What the exercise asks –
From the rows below, pull out every line that contains the word "canopy". Case counts.

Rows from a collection
┌──
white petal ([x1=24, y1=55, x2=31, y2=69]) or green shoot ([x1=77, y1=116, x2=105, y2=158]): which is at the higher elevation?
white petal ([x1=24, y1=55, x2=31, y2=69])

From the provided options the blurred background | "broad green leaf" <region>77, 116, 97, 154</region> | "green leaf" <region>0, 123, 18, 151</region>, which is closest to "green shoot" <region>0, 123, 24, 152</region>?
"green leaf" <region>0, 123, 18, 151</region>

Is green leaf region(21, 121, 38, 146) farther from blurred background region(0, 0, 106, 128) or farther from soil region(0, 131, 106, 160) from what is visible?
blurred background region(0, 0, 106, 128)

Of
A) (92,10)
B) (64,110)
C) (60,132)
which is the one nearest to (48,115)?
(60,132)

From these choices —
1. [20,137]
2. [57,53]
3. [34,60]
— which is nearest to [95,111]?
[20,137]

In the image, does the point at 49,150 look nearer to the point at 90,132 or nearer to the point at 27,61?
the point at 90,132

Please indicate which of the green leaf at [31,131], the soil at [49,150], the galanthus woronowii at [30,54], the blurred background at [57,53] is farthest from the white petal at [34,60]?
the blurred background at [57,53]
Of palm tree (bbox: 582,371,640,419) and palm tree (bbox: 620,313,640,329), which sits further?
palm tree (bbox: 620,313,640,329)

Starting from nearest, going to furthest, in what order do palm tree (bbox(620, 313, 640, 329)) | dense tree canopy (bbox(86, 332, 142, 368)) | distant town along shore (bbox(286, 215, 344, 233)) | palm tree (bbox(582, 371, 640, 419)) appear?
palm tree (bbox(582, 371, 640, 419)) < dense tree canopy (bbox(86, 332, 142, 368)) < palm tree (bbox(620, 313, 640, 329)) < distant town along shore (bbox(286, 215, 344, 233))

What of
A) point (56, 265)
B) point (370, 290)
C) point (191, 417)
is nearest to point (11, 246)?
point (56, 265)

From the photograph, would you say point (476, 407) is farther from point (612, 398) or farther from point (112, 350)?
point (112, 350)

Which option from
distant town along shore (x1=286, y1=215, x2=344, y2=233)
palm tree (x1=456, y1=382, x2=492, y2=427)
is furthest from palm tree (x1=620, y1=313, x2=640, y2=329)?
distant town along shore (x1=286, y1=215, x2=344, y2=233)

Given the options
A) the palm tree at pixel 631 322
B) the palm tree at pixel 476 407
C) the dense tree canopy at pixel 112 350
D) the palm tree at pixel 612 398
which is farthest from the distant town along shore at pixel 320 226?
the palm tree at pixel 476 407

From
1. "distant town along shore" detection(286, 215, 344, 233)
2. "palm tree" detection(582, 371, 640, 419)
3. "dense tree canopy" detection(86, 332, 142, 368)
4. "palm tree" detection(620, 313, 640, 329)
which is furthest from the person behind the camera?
└──
Response for this exercise –
Starting from nearest, going to furthest, in what order do palm tree (bbox(620, 313, 640, 329)) | dense tree canopy (bbox(86, 332, 142, 368)) | distant town along shore (bbox(286, 215, 344, 233)) | palm tree (bbox(582, 371, 640, 419)) appear?
palm tree (bbox(582, 371, 640, 419)) < dense tree canopy (bbox(86, 332, 142, 368)) < palm tree (bbox(620, 313, 640, 329)) < distant town along shore (bbox(286, 215, 344, 233))
C) the dense tree canopy at pixel 112 350
3. "dense tree canopy" detection(86, 332, 142, 368)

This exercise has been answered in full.